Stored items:
-- START --

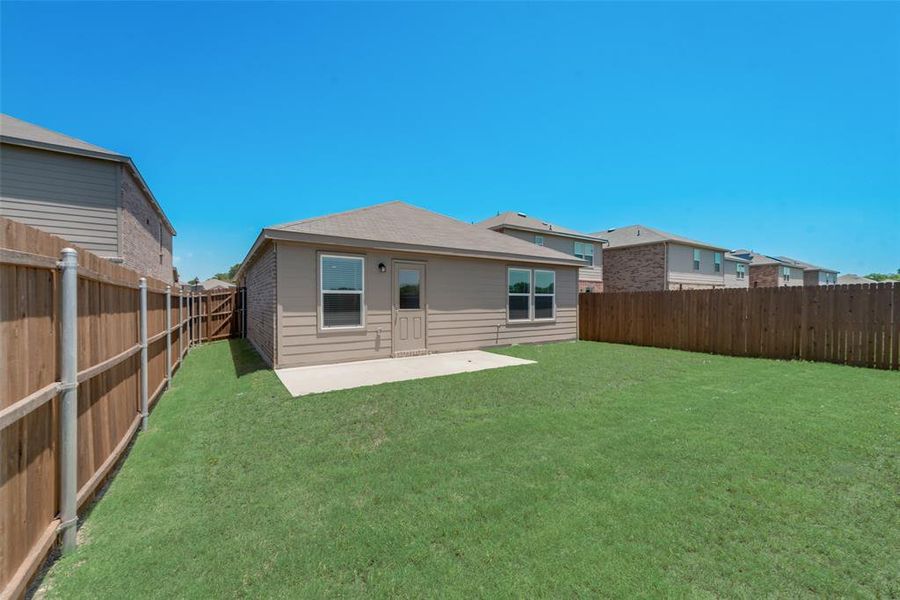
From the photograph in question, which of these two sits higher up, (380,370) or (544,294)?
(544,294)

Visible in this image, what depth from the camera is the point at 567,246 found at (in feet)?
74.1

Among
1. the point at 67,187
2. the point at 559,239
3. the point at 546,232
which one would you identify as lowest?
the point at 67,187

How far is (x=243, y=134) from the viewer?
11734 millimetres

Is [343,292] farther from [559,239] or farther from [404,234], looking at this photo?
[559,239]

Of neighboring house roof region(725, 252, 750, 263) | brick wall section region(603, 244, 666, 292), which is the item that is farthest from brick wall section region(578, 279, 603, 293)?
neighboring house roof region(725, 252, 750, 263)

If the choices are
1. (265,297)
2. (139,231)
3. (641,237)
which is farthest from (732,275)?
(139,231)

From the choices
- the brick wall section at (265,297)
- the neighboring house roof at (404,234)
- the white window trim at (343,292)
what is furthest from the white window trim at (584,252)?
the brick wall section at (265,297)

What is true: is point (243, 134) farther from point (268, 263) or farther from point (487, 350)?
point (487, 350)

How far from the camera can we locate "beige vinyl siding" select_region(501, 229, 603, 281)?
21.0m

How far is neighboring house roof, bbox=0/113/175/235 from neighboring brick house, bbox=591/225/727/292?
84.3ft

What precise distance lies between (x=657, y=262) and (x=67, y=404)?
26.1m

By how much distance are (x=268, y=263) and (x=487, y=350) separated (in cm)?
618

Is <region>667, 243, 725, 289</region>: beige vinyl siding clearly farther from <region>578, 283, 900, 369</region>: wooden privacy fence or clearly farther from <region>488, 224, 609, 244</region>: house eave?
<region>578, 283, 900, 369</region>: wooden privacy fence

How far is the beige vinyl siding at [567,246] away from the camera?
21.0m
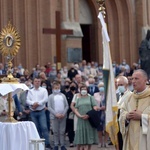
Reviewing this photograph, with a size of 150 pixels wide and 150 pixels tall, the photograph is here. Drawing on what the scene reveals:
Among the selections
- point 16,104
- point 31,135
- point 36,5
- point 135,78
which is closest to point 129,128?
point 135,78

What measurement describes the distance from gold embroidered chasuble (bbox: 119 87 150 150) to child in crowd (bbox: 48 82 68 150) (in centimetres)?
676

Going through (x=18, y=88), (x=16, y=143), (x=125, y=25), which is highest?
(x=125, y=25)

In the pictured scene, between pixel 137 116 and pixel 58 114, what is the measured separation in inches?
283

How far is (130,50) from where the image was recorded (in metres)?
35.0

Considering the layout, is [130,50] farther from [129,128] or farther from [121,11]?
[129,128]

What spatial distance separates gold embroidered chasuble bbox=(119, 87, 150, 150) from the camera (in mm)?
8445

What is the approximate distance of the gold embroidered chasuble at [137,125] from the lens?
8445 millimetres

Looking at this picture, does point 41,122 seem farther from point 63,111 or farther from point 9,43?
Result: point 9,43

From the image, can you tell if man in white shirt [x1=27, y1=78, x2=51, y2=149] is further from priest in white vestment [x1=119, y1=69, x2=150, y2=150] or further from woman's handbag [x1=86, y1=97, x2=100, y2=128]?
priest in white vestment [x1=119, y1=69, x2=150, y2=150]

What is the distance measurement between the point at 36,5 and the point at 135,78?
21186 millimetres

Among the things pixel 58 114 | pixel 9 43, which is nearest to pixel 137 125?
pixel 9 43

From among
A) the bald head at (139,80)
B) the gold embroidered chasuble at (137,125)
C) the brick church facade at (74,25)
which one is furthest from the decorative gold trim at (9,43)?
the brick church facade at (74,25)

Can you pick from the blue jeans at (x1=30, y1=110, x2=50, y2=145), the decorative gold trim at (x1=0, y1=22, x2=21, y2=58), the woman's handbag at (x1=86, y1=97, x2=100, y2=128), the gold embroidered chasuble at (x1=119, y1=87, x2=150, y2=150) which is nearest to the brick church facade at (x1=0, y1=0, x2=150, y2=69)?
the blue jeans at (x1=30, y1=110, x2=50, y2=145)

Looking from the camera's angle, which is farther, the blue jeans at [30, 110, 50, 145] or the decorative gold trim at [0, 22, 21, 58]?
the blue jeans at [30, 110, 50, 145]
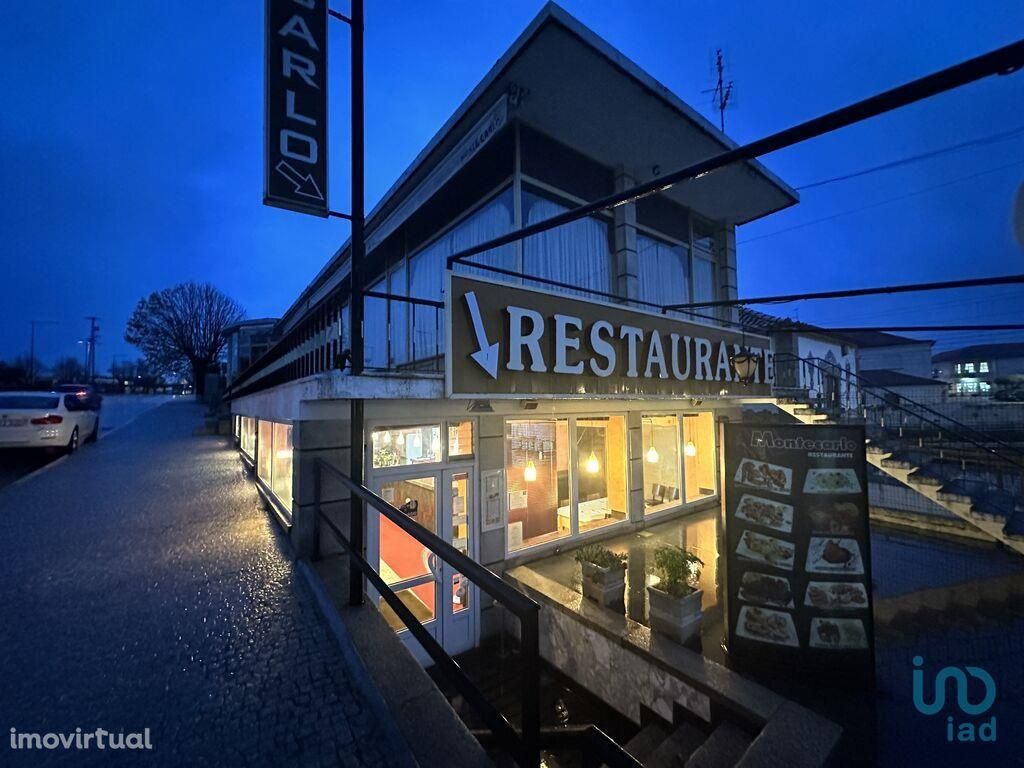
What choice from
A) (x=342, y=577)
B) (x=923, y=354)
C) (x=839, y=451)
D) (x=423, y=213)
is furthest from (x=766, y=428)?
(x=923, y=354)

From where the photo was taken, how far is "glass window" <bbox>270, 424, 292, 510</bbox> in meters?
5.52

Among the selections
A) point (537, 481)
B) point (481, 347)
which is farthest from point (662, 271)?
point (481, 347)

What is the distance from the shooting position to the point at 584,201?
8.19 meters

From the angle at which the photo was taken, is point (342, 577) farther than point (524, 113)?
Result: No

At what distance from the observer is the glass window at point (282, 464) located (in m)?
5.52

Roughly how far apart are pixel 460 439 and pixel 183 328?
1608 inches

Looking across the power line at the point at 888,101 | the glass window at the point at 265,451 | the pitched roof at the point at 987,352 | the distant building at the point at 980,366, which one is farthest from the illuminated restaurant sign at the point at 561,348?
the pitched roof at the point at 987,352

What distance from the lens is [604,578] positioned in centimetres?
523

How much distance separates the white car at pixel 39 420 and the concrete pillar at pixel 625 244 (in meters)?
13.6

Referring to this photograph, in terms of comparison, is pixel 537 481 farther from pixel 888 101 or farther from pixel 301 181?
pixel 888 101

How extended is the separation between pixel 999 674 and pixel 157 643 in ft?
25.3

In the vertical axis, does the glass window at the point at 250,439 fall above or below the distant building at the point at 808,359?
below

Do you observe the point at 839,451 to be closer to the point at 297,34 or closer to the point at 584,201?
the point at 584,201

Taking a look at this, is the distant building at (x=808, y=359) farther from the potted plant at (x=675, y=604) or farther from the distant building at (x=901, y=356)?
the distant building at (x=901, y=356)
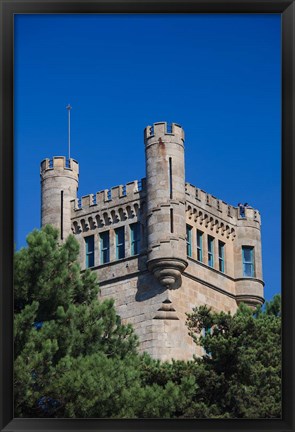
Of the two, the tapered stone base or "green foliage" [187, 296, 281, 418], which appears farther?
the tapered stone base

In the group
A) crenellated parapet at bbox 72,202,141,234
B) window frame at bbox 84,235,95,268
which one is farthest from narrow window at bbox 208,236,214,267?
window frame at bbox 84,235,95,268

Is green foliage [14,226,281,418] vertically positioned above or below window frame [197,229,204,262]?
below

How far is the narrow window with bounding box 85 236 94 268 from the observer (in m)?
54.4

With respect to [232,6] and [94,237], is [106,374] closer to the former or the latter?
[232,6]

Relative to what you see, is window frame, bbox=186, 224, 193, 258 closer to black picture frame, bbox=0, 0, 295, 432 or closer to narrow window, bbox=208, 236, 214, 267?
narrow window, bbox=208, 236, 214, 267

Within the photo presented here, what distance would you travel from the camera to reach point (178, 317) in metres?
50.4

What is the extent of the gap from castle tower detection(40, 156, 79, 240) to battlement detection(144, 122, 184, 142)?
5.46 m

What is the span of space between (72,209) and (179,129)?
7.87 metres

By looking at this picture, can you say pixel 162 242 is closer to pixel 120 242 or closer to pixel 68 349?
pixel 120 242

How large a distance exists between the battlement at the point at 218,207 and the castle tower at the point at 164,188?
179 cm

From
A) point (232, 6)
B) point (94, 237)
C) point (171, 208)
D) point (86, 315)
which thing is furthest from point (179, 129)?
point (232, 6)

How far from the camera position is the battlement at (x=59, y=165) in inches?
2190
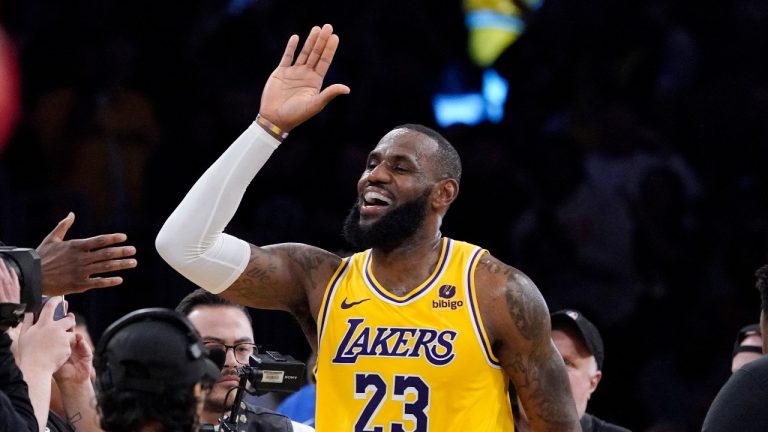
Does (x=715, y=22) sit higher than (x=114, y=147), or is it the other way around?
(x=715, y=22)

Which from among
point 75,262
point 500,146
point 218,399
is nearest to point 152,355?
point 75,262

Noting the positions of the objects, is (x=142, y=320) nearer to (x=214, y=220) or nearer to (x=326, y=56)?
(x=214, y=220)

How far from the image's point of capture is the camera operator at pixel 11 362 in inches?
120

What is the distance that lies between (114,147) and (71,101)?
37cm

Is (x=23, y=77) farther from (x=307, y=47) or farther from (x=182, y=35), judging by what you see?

-- END --

Directions: Can you reproduce every one of the stored items lines above word for word, leaving the pictures out?

Task response:
From the photograph in question, which of these two sits higher up, (380,370) or (544,294)?
(544,294)

Visible in this image, what depth from the camera is the point at 567,246 found at (in feet)?
74.1

Among
1. the point at 67,187
2. the point at 559,239
3. the point at 546,232
which one would you identify as lowest?
the point at 67,187

How far is (x=243, y=134) from the viewer?
11734 millimetres

Is [343,292] farther from [559,239] or farther from [404,234], looking at this photo?
[559,239]

Of neighboring house roof region(725, 252, 750, 263) | brick wall section region(603, 244, 666, 292), which is the item that is farthest from brick wall section region(578, 279, 603, 293)?
neighboring house roof region(725, 252, 750, 263)

If the choices are
1. (265,297)
2. (139,231)
3. (641,237)
which is farthest from (732,275)?
(139,231)

From the choices
- the brick wall section at (265,297)
- the neighboring house roof at (404,234)
- the white window trim at (343,292)
what is furthest from the white window trim at (584,252)?
the brick wall section at (265,297)

What is true: is point (243, 134) farther from point (268, 263) or farther from point (487, 350)?
point (487, 350)

How far from the camera can we locate "beige vinyl siding" select_region(501, 229, 603, 281)?
21.0m

How far is neighboring house roof, bbox=0/113/175/235 from neighboring brick house, bbox=591/225/727/292?
84.3ft

What precise distance lies between (x=657, y=262) and (x=67, y=404)?
26.1m

By how much distance are (x=268, y=263) and (x=487, y=350) separated (in cm)?
618

Is <region>667, 243, 725, 289</region>: beige vinyl siding clearly farther from <region>578, 283, 900, 369</region>: wooden privacy fence or clearly farther from <region>488, 224, 609, 244</region>: house eave?
<region>578, 283, 900, 369</region>: wooden privacy fence

How far is the beige vinyl siding at [567,246] away from the camera?
21.0m
Reviewing this photograph, with a size of 150 pixels wide and 150 pixels tall, the photograph is here. Drawing on what the scene reveals:
Among the selections
- point 16,104
- point 31,135
- point 36,5
- point 135,78
which is closest to point 129,128?
point 135,78

What measurement describes the distance from gold embroidered chasuble (bbox: 119 87 150 150) to child in crowd (bbox: 48 82 68 150) (in centimetres)?
676

Going through (x=18, y=88), (x=16, y=143), (x=125, y=25), which is highest?
(x=125, y=25)

In the pictured scene, between pixel 137 116 and pixel 58 114, what is the measured separation in inches?
283

How far is (130,50) from where the image was recorded (in metres)?
35.0

Considering the layout, is [130,50] farther from [129,128] or farther from [121,11]?
[129,128]

What spatial distance separates gold embroidered chasuble bbox=(119, 87, 150, 150) from the camera (in mm)?
8445

What is the approximate distance of the gold embroidered chasuble at [137,125] from the lens?
8445 millimetres

Looking at this picture, does point 41,122 seem farther from point 63,111 or farther from point 9,43?
Result: point 9,43

From the image, can you tell if man in white shirt [x1=27, y1=78, x2=51, y2=149] is further from priest in white vestment [x1=119, y1=69, x2=150, y2=150] or further from woman's handbag [x1=86, y1=97, x2=100, y2=128]?
priest in white vestment [x1=119, y1=69, x2=150, y2=150]

What is the distance measurement between the point at 36,5 and the point at 135,78?
21186 millimetres

Among the things pixel 58 114 | pixel 9 43, which is nearest to pixel 137 125?
pixel 9 43

From among
A) the bald head at (139,80)
B) the gold embroidered chasuble at (137,125)
C) the brick church facade at (74,25)
which one is furthest from the decorative gold trim at (9,43)?
the brick church facade at (74,25)

Can you pick from the blue jeans at (x1=30, y1=110, x2=50, y2=145), the decorative gold trim at (x1=0, y1=22, x2=21, y2=58), the woman's handbag at (x1=86, y1=97, x2=100, y2=128), the gold embroidered chasuble at (x1=119, y1=87, x2=150, y2=150) which is nearest to the brick church facade at (x1=0, y1=0, x2=150, y2=69)?
the blue jeans at (x1=30, y1=110, x2=50, y2=145)

Looking from the camera's angle, which is farther, the blue jeans at [30, 110, 50, 145] or the decorative gold trim at [0, 22, 21, 58]?
the blue jeans at [30, 110, 50, 145]
What choice from
A) (x=342, y=577)
B) (x=923, y=354)
C) (x=839, y=451)
D) (x=423, y=213)
is furthest from (x=766, y=428)?
(x=923, y=354)

From where the photo was taken, how far is "glass window" <bbox>270, 424, 292, 510</bbox> in meters?
5.52

Among the selections
A) point (537, 481)
B) point (481, 347)
which is farthest from point (662, 271)?
point (481, 347)

What is the distance from the shooting position to the point at 584,201?
8.19 meters

From the angle at which the photo was taken, is point (342, 577) farther than point (524, 113)?
Result: No

At what distance from the observer is the glass window at point (282, 464) located (in m)?
5.52

Roughly how far apart are pixel 460 439 and pixel 183 328?
1608 inches

Looking across the power line at the point at 888,101 | the glass window at the point at 265,451 | the pitched roof at the point at 987,352 | the distant building at the point at 980,366, which one is farthest from the illuminated restaurant sign at the point at 561,348?
the pitched roof at the point at 987,352

What distance from the lens is [604,578] positioned in centimetres?
523

How much distance separates the white car at pixel 39 420 and the concrete pillar at pixel 625 244 (in meters)?
13.6

Referring to this photograph, in terms of comparison, is pixel 537 481 farther from pixel 888 101 or farther from pixel 301 181?
pixel 888 101

How extended is the separation between pixel 999 674 and pixel 157 643 in ft?
25.3

In the vertical axis, does the glass window at the point at 250,439 fall above or below the distant building at the point at 808,359?
below

Do you observe the point at 839,451 to be closer to the point at 297,34 or closer to the point at 584,201?
the point at 584,201

Taking a look at this, is the distant building at (x=808, y=359) farther from the potted plant at (x=675, y=604) or farther from the distant building at (x=901, y=356)?
the distant building at (x=901, y=356)
Of the two, the tapered stone base or "green foliage" [187, 296, 281, 418], which appears farther?
the tapered stone base

In the group
A) crenellated parapet at bbox 72,202,141,234
B) window frame at bbox 84,235,95,268
which one is farthest from narrow window at bbox 208,236,214,267?
window frame at bbox 84,235,95,268

Is green foliage [14,226,281,418] vertically positioned above or below window frame [197,229,204,262]?
below

How far is the narrow window with bounding box 85 236 94 268 from the observer (in m)?
54.4

With respect to [232,6] and [94,237], is [106,374] closer to the former or the latter?
[232,6]

Relative to what you see, is window frame, bbox=186, 224, 193, 258 closer to black picture frame, bbox=0, 0, 295, 432 or closer to narrow window, bbox=208, 236, 214, 267?
narrow window, bbox=208, 236, 214, 267

Within the photo presented here, what distance would you travel from the camera to reach point (178, 317) in metres?
50.4

What is the extent of the gap from castle tower detection(40, 156, 79, 240) to battlement detection(144, 122, 184, 142)?
5.46 m

What is the span of space between (72,209) and (179,129)?
7.87 metres

By looking at this picture, can you say pixel 162 242 is closer to pixel 120 242 or closer to pixel 68 349?
pixel 120 242

How large a distance exists between the battlement at the point at 218,207 and the castle tower at the point at 164,188?
179 cm

From
A) point (232, 6)
B) point (94, 237)
C) point (171, 208)
D) point (86, 315)
which thing is furthest from point (179, 129)?
point (232, 6)

How far from the camera position is the battlement at (x=59, y=165) in inches?
2190
Does (x=715, y=22) sit higher than (x=114, y=147), or is it the other way around?
(x=715, y=22)

Which from among
point 75,262
point 500,146
point 218,399
is nearest to point 152,355?
point 75,262

Noting the positions of the objects, is (x=142, y=320) nearer to (x=214, y=220) or nearer to (x=326, y=56)?
(x=214, y=220)

How far from the image's point of capture is the camera operator at pixel 11 362 in inches?
120

What is the distance that lies between (114,147) and (71,101)?
37cm

Is (x=23, y=77) farther from (x=307, y=47) or farther from (x=182, y=35), judging by what you see?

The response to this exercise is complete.